= 1959 Cook's River state by-election =

Election result for Cook's River, New South Wales, Australia

A by-election was held for the New South Wales Legislative Assembly seat of Cook's River on Saturday, 12 December 1959 and was triggered by the death in office of the Premier of New South Wales, Joseph Cahill.
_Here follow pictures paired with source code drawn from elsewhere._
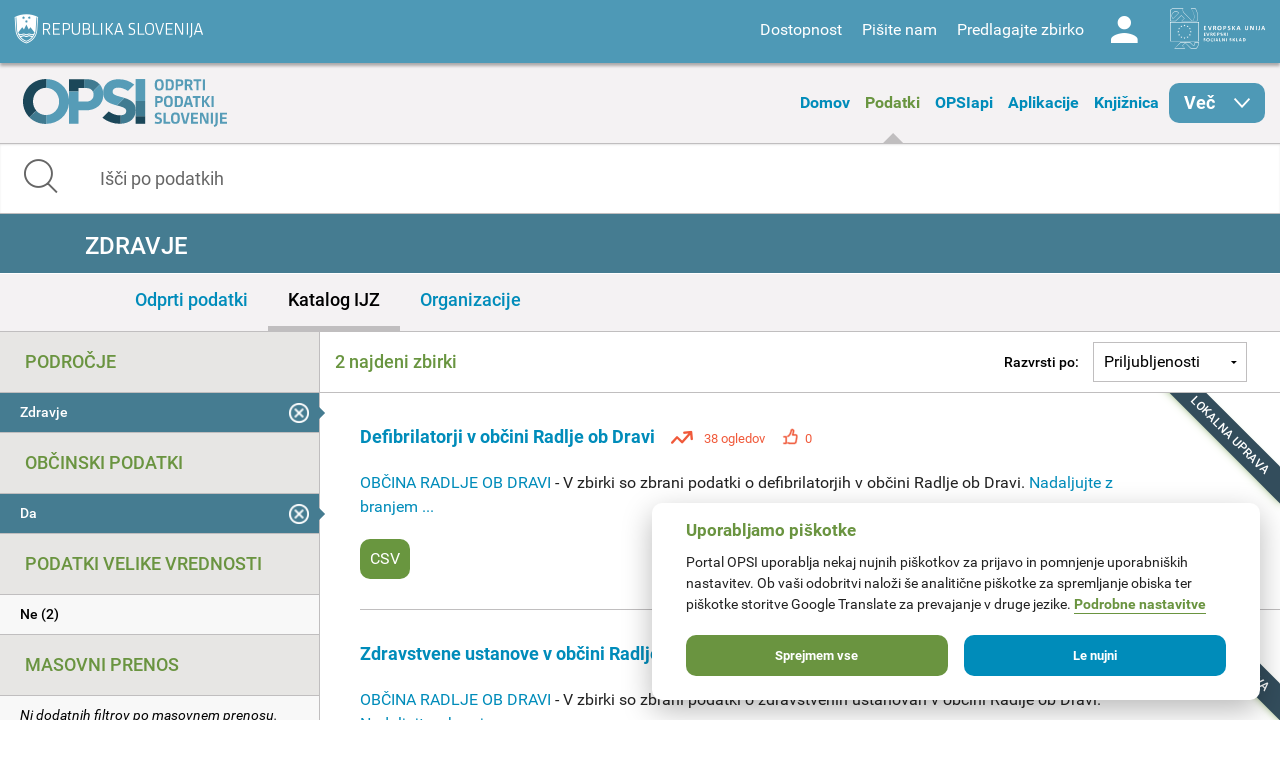

--- FILE ---
content_type: image/svg+xml
request_url: https://podatki.gov.si/sites/all/themes/custom/opsi_theme/img/svg/ICON-UP.svg
body_size: 493
content:
<?xml version="1.0" encoding="utf-8"?>
<!-- Generator: Adobe Illustrator 19.2.1, SVG Export Plug-In . SVG Version: 6.00 Build 0)  -->
<svg version="1.1" id="Layer_1" xmlns="http://www.w3.org/2000/svg" xmlns:xlink="http://www.w3.org/1999/xlink" x="0px" y="0px"
	 viewBox="0 0 16 9.2" style="enable-background:new 0 0 16 9.2;" xml:space="preserve">
<style type="text/css">
	.st0{fill:#8E8E8E;}
</style>
<polygon class="st0" points="1.2,9.2 8,2.4 14.8,9.2 16,8 9.2,1.2 9.2,1.2 8,0 0,8 "/>
</svg>
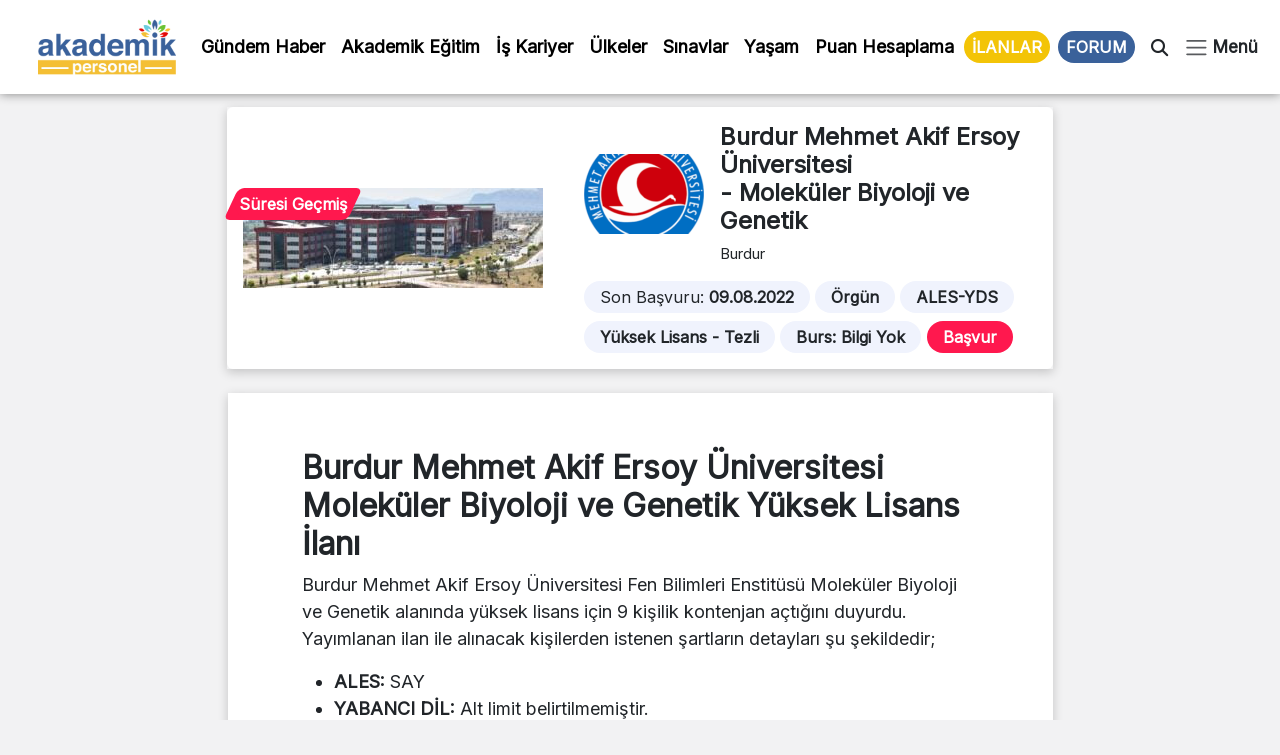

--- FILE ---
content_type: text/javascript
request_url: https://www.akademikpersonel.org/wp-content/cache/min/1/wp-content/themes/akademik-personel/js/autocomplete.js?ver=1765266541
body_size: 1584
content:
jQuery(function($){$("input#bolum").autocomplete({source:function(request,response){$("#aramayuk1").show();$.ajax({dataType:"json",url:AutocompleteSearch.ajax_url,data:{bolum:request.term,action:"autocompleteSearch",security:AutocompleteSearch.ajax_nonce,},success:function(data){$("#aramayuk1").hide();response(data)},})},});var universiteler2=["Abdullah Gül Üniversitesi","Acıbadem Mehmet Ali Aydınlar Üniversitesi","Adıgüzel Meslek Yüksekokulu","Adıyaman Üniversitesi","Adnan Menderes Üniversitesi","Afyon Kocatepe Üniversitesi","Afyonkarahisar Sağlık Bilimleri Üniversitesi","Ağrı İbrahim Çeçen Üniversitesi","Akdeniz Üniversitesi","Aksaray Üniversitesi","Alaaddin Keykubat Üniversitesi","Alparslan Türkeş Üniversitesi","Altınbaş Üniversitesi","Amasya Üniversitesi","Anadolu Üniversitesi","Ankara Bilim Üniversitesi","Ankara Medipol Üniversitesi","Ankara Müzik ve Güzel Sanatlar Üniversitesi","Ankara Sosyal Bilimler Üniversitesi","Ankara Üniversitesi","Ankara Yıldırım Beyazıt Üniversitesi","Antalya Akev Üniversitesi","Antalya Bilim Üniversitesi","Ardahan Üniversitesi","Artvin Çoruh Üniversitesi","Atatürk Üniversitesi","Atılım Üniversitesi","Avrasya Üniversitesi","Bahçeşehir Üniversitesi","Balıkesir Üniversitesi","Bandırma Onyedi Eylül Üniversitesi","Bartın Üniversitesi","Başkent Üniversitesi","Batman Üniversitesi","Bayburt Üniversitesi","Beykent Üniversitesi","Beykoz Üniversitesi","Bezm-i Âlem Üniversitesi","Bilecik Şeyh Edebali Üniversitesi","Bingöl Üniversitesi","Biruni Üniversitesi","Bitlis Eren Üniversitesi","Boğaziçi Üniversitesi","Bolu Abant İzzet Baysal Üniversitesi","Bozok Üniversitesi","Burdur Mehmet Akif Ersoy Üniversitesi","Bursa Teknik Üniversitesi","Çağ Üniversitesi","Çanakkale Onsekiz Mart Üniversitesi","Çankaya Üniversitesi","Çankırı Karatekin Üniversitesi","Celal Bayar Üniversitesi","Çukurova Üniversitesi","Demiroğlu Bilim Üniversitesi","Dicle Üniversitesi","Doğuş Üniversitesi","Dokuz Eylül Üniversitesi","Düzce Üniversitesi","Ege Üniversitesi","Erciyes Üniversitesi","Erzincan Binali Yıldırım Üniversitesi","Erzurum Teknik Üniversitesi","Eskişehir Osmangazi Üniversitesi","Eskişehir Teknik Üniversitesi","Fatih Sultan Mehmet Vakıf Üniversitesi","Fenerbahçe Üniversitesi","Fırat Üniversitesi","Galatasaray Üniversitesi","Gazi Üniversitesi","Gaziantep İslam Bilim Ve Teknoloji Üniversitesi","Gaziantep Üniversitesi","Gebze Teknik Üniversitesi","Giresun Üniversitesi","Gümüşhane Üniversitesi","Hacettepe Üniversitesi","Hacı Bayram Veli Üniversitesi","Hakkari Üniversitesi","Haliç Üniversitesi","Hamdullah Emin Paşa Üniversitesi","Harran Üniversitesi","Hasan Kalyoncu Üniversitesi","Hatay Mustafa Kemal Üniversitesi","Hitit Üniversitesi","İbn Haldun Üniversitesi","Iğdır Üniversitesi","İhsan Doğramacı Bilkent Üniversitesi","İnönü Üniversitesi","Işık Üniversitesi","İskenderun Teknik Üniversitesi","Isparta Uygulamalı Bilimler Üniversitesi","İstanbul 29 Mayıs Üniversitesi","İstanbul Arel Üniversitesi","İstanbul Atlas Üniversitesi","İstanbul Aydın Üniversitesi","İstanbul Ayvansaray Üniversitesi","İstanbul Bilgi Üniversitesi","İstanbul Cerrahpaşa Üniversitesi","İstanbul Esenyurt Üniversitesi","İstanbul Galata Üniversitesi","İstanbul Gedik Üniversitesi","İstanbul Gelişim Üniversitesi","İstanbul Kent Üniversitesi","İstanbul Kültür Üniversitesi","İstanbul Medipol Üniversitesi","İstanbul Okan Üniversitesi","İstanbul Rumeli Üniversitesi","İstanbul Sabahattin Zaim Üniversitesi","İstanbul Sağlık Ve Sosyal Bilimler Meslek Yüksekokulu","İstanbul Sağlık Ve Teknoloji Üniversitesi","İstanbul Şişli Üniversitesi","İstanbul Teknik Üniversitesi","İstanbul Ticaret Üniversitesi","İstanbul Üniversitesi","İstanbul Yeni Yüzyıl Üniversitesi","İstinye Üniversitesi","İzmir Bakırçay Üniversitesi","İzmir Demokrasi Üniversitesi","İzmir Ekonomi Üniversitesi","İzmir Katip Çelebi Üniversitesi","İzmir Kavram Meslek Yüksek Okulu","İzmir Tinaztepe Üniversitesi","İzmir Yüksek Teknoloji Enstitüsü","Kadir Has Üniversitesi","Kafkas Üniversitesi","Kahramanmaraş İstiklal Üniversitesi","Kahramanmaraş Sütçü İmam Üniversitesi","Kapadokya Üniversitesi","Karabük Üniversitesi","Karadeniz Teknik Üniversitesi","Karamanoğlu Mehmet Bey Üniversitesi","Kastamonu Üniversitesi","Kayseri Üniversitesi","Kilis 7 Aralık","Kırıkkale Üniversitesi","Kırklareli Üniversitesi","Kırşehir Ahi Evran Üniversitesi","Koç Üniversitesi","Kocaeli Sağlık Ve Teknoloji Üniversitesi","Kocaeli Üniversitesi","Konya Gıda Ve Tarım Üniversitesi","Konya Teknik Üniversitesi","KTO Karatay Üniversitesi","Kütahya Dumlupınar Üniversitesi","Kütahya Sağlık Bilimleri Üniversitesi","Lokman Hekim Üniversitesi","Malatya Turgut Özal Üniversitesi","Maltepe Üniversitesi","Mardin Artuklu Üniversitesi","Marmara Üniversitesi","Medeniyet Üniversitesi","Mef Üniversitesi","Mersin Üniversitesi","Mimar Sinan Güzel Sanatlar Üniversitesi","Mudanya Üniversitesi","Muğla Sıtkı Koçman Üniversitesi","Munzur Üniversitesi","Muş Alparslan Üniversitesi","Necmettin Erbakan Üniversitesi","Nevşehir Hacı Bektaş Veli Üniversitesi","Niğde Ömer Halis Üniversitesi","Nişantaşı Üniversitesi","Nuh Naci Yazgan Üniversitesi","Ondokuz Mayıs Üniversitesi","Ordu Üniversitesi","Orta Doğu Teknik Üniversitesi","Osmaniye Korkut Ata Üniversitesi","Ostim Teknik Üniversitesi","Özyeğin Üniversitesi","Pamukkale Üniversitesi","Piri Reis Üniversitesi","Recep Tayyip Üniversitesi","Sabancı Üniversitesi","Sağlık Bilimler Üniversitesi","Sakarya Üniversitesi","Sakarya Uygulamalı Bilimler Üniversitesi","Samsun Üniversitesi","Sanko Üniversitesi","Selçuk Üniversitesi","Siirt Üniversitesi","Sinop Üniversitesi","Sivas Bilim Ve Teknoloji Üniversitesi","Sivas Cumhuriyet Üniversitesi","Şırnak Üniversitesi","Süleyman Demirel Üniversitesi","Tarsus Üniversitesi","Ted Üniversitesi","Tekirdağ Namık Kemal Üniversitesi","TOBB Ekonomi Ve Teknoloji Üniversitesi","Tokat Gaziosmanpaşa Üniversitesi","Toros Üniversitesi","Trabzon Üniversitesi","Trakya Üniversitesi","Türk Alman Üniversitesi","Türk Hava Kurumu Üniversitesi","Türkiye Uluslarası Üniversitesi","Ufuk Üniversitesi","Uludağ Üniversitesi","Uşak Üniversitesi","Üsküdar Üniversitesi","Van Yüzüncü Yıl Üniversitesi","Yalova Üniversitesi","Yaşar Üniversitesi","Yeditepe Üniversitesi","Yıldız Teknik Üniversitesi","Yüksek İhtisas Üniversitesi","Zonguldak Bülent Ecevit Üniversitesi",];$("input#uni").autocomplete({source:function(request,response){var results=$.ui.autocomplete.filter(universiteler2,request.term);response(results.slice(0,5))},})})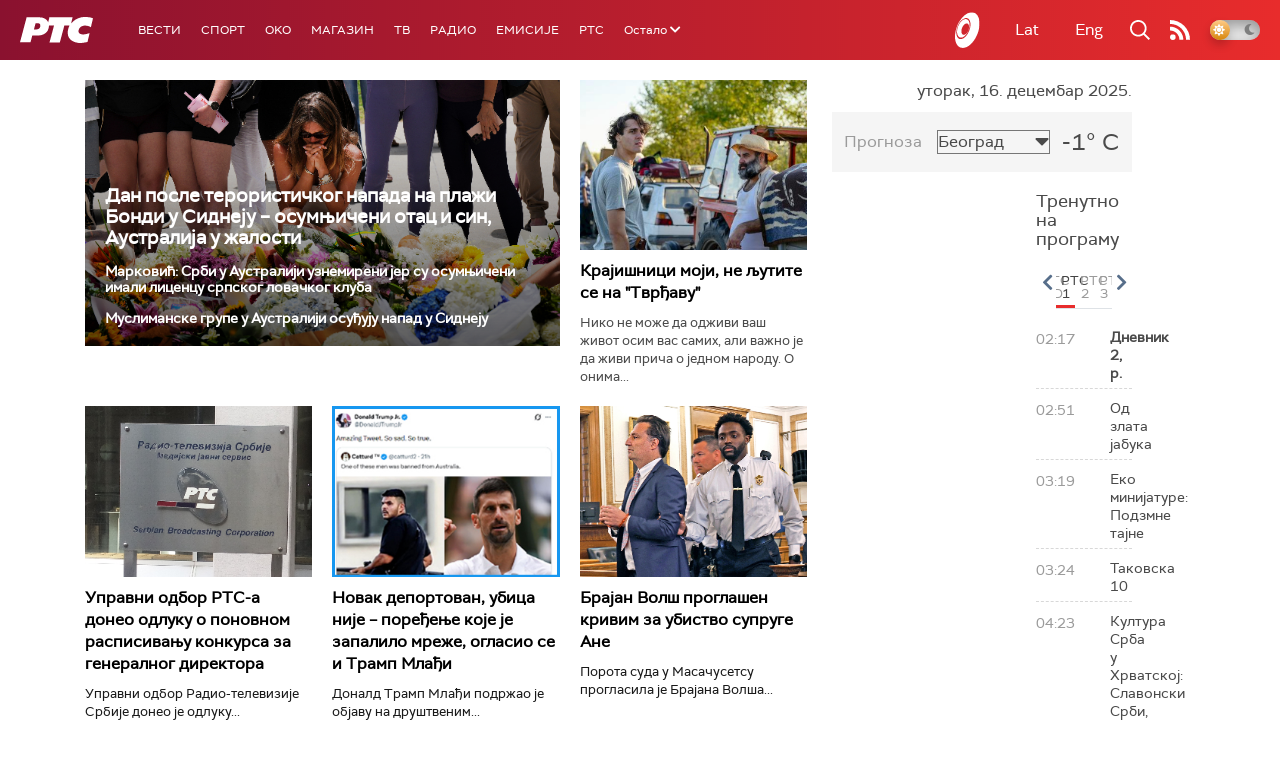

--- FILE ---
content_type: text/html;charset=UTF-8
request_url: https://www.rts.rs/ajax/epsilonScheme.jsp?itemId=&name=rts1
body_size: 446
content:






<div id="programList">
    
        <div class="programRow">
            <div class="time ColorOstalo">
                <span>02:17</span>
            </div>
            <div class="name current">
                
                
                    <span style="">Дневник 2, р.</span>
                
            </div>
        </div>
    
        <div class="programRow">
            <div class="time ColorOstalo">
                <span>02:51</span>
            </div>
            <div class="name ">
                
                
                    <span style="">Од злата јабука</span>
                
            </div>
        </div>
    
        <div class="programRow">
            <div class="time ColorOstalo">
                <span>03:19</span>
            </div>
            <div class="name ">
                
                
                    <span style="">Еко минијатуре: Подзмне тајне</span>
                
            </div>
        </div>
    
        <div class="programRow">
            <div class="time ColorOstalo">
                <span>03:24</span>
            </div>
            <div class="name ">
                
                
                    <span style="">Таковска 10</span>
                
            </div>
        </div>
    
        <div class="programRow">
            <div class="time ColorOstalo">
                <span>04:23</span>
            </div>
            <div class="name ">
                
                
                    <span style="">Култура Срба у Хрватској: Славонски Срби, 2. део, документарна серија</span>
                
            </div>
        </div>
    
</div>

<div class="programListFull">
    <a href="/tv/rts1/broadcast.html"> 
        Програмска шема за данас
    </a>
</div>

--- FILE ---
content_type: text/html;charset=UTF-8
request_url: https://www.rts.rs/ajax/epsilonScheme.jsp?itemId=&name=rts-drama
body_size: 448
content:






<div id="programList">
    
        <div class="programRow">
            <div class="time ColorOstalo">
                <span>01:59</span>
            </div>
            <div class="name current">
                
                
                    <span style="">Мама и тата се играју рата, 7-10 2С (R)</span>
                
            </div>
        </div>
    
        <div class="programRow">
            <div class="time ColorOstalo">
                <span>02:53</span>
            </div>
            <div class="name ">
                
                
                    <span style="">Бранилац, 12-12 2С (R)</span>
                
            </div>
        </div>
    
        <div class="programRow">
            <div class="time ColorOstalo">
                <span>03:48</span>
            </div>
            <div class="name ">
                
                
                    <span style="">Швиндлери, 10-12 (R)</span>
                
            </div>
        </div>
    
        <div class="programRow">
            <div class="time ColorOstalo">
                <span>04:38</span>
            </div>
            <div class="name ">
                
                
                    <span style="">ТВ театар – У чије име (R)</span>
                
            </div>
        </div>
    
        <div class="programRow">
            <div class="time ColorOstalo">
                <span>06:00</span>
            </div>
            <div class="name ">
                
                
                    <span style="">Случај породице Бошковић, 71. и 72. еп. (R)</span>
                
            </div>
        </div>
    
</div>

<div class="programListFull">
    <a href="/tv/rts-drama/broadcast.html"> 
        Програмска шема за данас
    </a>
</div>

--- FILE ---
content_type: text/html; charset=utf-8
request_url: https://www.google.com/recaptcha/api2/aframe
body_size: 265
content:
<!DOCTYPE HTML><html><head><meta http-equiv="content-type" content="text/html; charset=UTF-8"></head><body><script nonce="ts86F5aw9wYpM94gA3Kpew">/** Anti-fraud and anti-abuse applications only. See google.com/recaptcha */ try{var clients={'sodar':'https://pagead2.googlesyndication.com/pagead/sodar?'};window.addEventListener("message",function(a){try{if(a.source===window.parent){var b=JSON.parse(a.data);var c=clients[b['id']];if(c){var d=document.createElement('img');d.src=c+b['params']+'&rc='+(localStorage.getItem("rc::a")?sessionStorage.getItem("rc::b"):"");window.document.body.appendChild(d);sessionStorage.setItem("rc::e",parseInt(sessionStorage.getItem("rc::e")||0)+1);localStorage.setItem("rc::h",'1765845194195');}}}catch(b){}});window.parent.postMessage("_grecaptcha_ready", "*");}catch(b){}</script></body></html>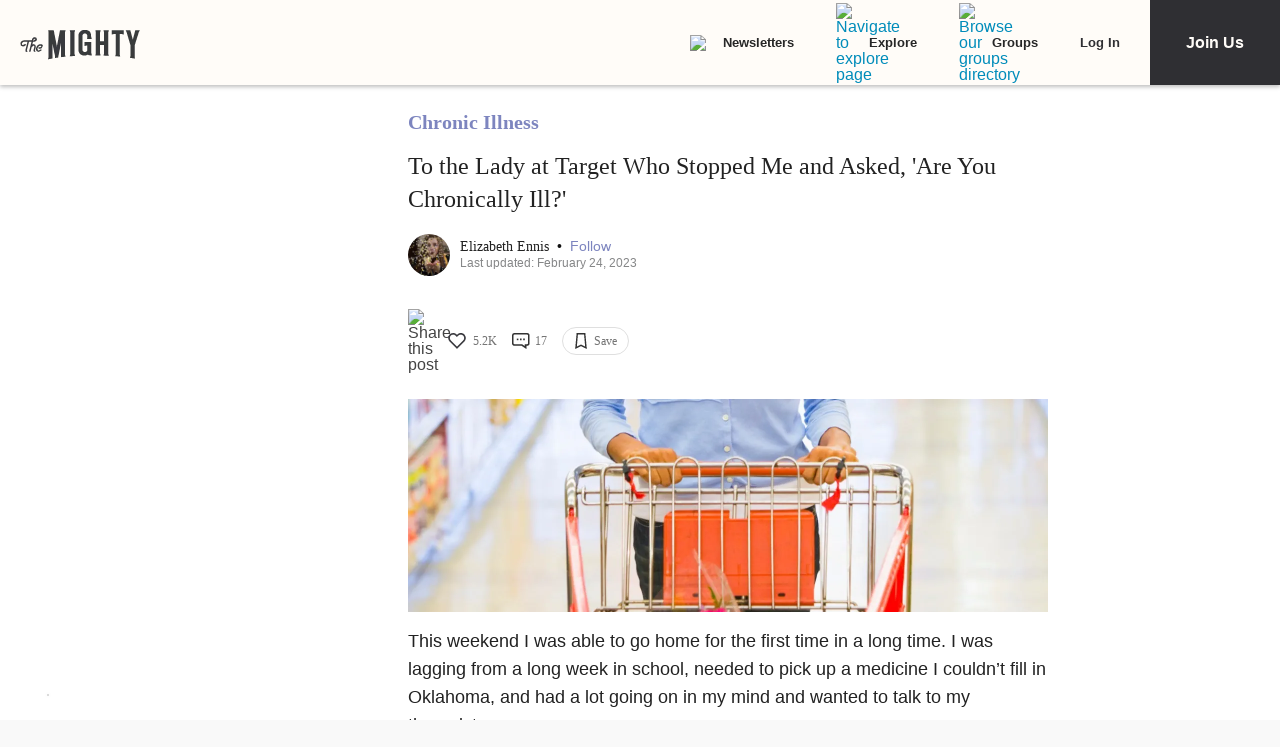

--- FILE ---
content_type: application/javascript; charset=utf-8
request_url: https://fundingchoicesmessages.google.com/f/AGSKWxWq-lgg6fcJEIAo0stOMShjczP0i9jN8art3t5yvJSDlnq0raQF2it5DD7y509lwqyCQ_cU3AH3kTKz1BuaUMfiIw1TuSrIIoQpIDmmAyCHVWgfrEo7pBHKCVAjCz5bmoZfXGkFFBdziqe2m8sXpFAi_nE6QUXPjbnEBSO92Gm3uz86BLGx7MaXJP4E/_/getadverts?/OAS/show?/ad2gather./ad-300x250.-adverts.libs.
body_size: -1288
content:
window['8ec633c2-d452-4987-932f-748ea7c8bc6d'] = true;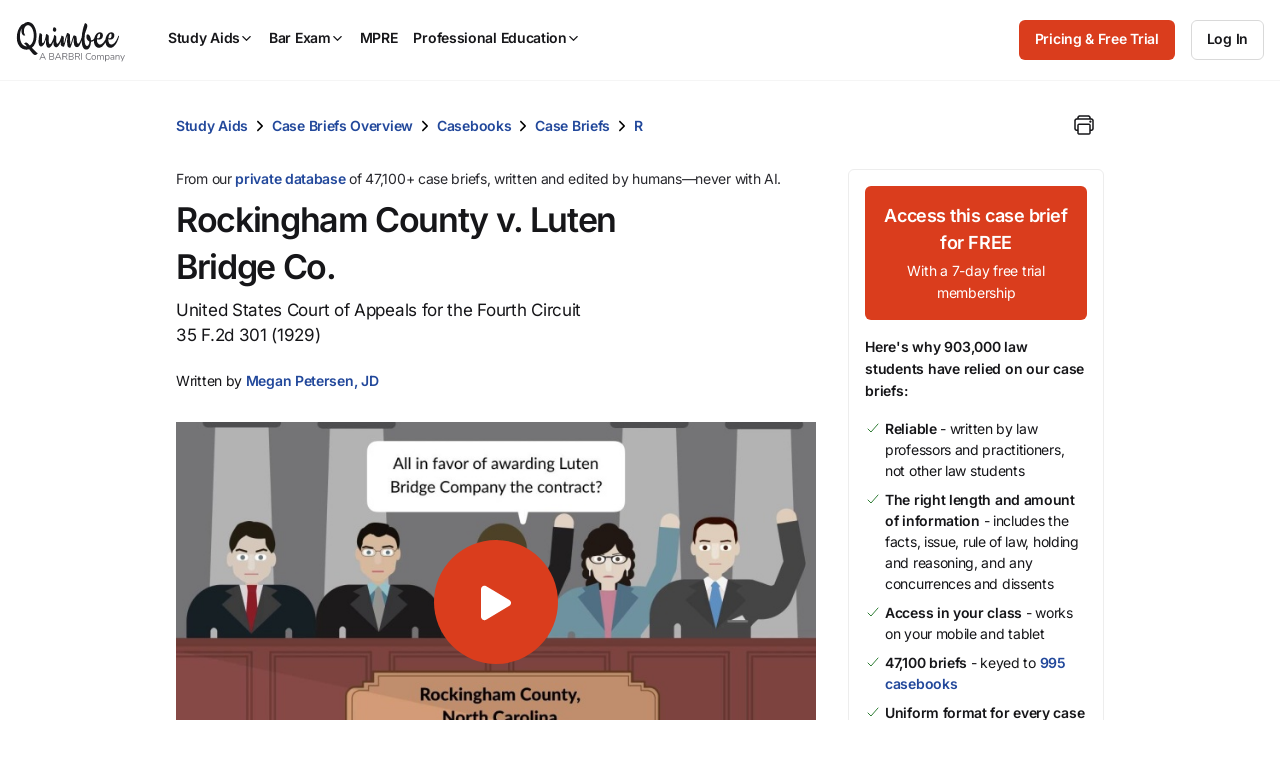

--- FILE ---
content_type: text/css
request_url: https://quimbee-production-assets.s3.us-east-1.amazonaws.com/assets/pages/cases/show_print-75403e1a.css
body_size: 293
content:
@media print{.p-cases-show_main-content{width:100%}.p-cases-show_right-sidebar{display:none}.c-panel{padding-top:0px;border:0px}.c-panel .c-panel_content{max-width:100%;margin-left:0px;margin-right:0px}.p-cases-show_section.p-cases-show_rule-of-law{border-left:0px;padding-left:0px;left:0px}}


--- FILE ---
content_type: text/javascript; charset=utf-8
request_url: https://cdn.bizible.com/xdc.js?_biz_u=c2511b6cf3524526e2b1446bbbc12ae9&_biz_h=-1719904874&cdn_o=a&jsVer=4.25.11.25
body_size: 218
content:
(function () {
    BizTrackingA.XdcCallback({
        xdc: "c2511b6cf3524526e2b1446bbbc12ae9"
    });
})();
;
The seat was subsequently retained for the Labor Party by his eldest son Tom. Despite Cook's River being a safe Labor seat, the Liberal Party fielded a candidate, John Bampton, a soap manufacturer. The Labor primary vote improved by 1.6% compared to the previous year's general election. The Communist Party of Australia stood Wal Buckley, an organiser for the Amalgamated Engineering Union, but only gained 4.6% of the vote.

==Results==

1959 Cook's River by-election Saturday 12 December
| Party |  | Candidate | Votes | % | ±% |
|---|---|---|---|---|---|
|  | Labor | Tom Cahill | 14,283 | 72.55 | +1.61 |
|  | Liberal | John Bampton | 4,488 | 22.80 | −1.45 |
|  | Communist | Walter Buckley | 916 | 4.65 | +4.65 |
| Total formal votes |  |  | 19,687 |  |  |
| Informal votes |  |  | 364 | 1.82 |  |
| Turnout |  |  | 20,051 | 84.48 |  |
|  | Labor hold |  | Swing | +1.61 |  |

Joseph Cahill died. The Labor Party retained the seat on an improved margin, which was nonetheless significant due to the large personal vote for Cahill and sympathy after his death which was then carried by his son.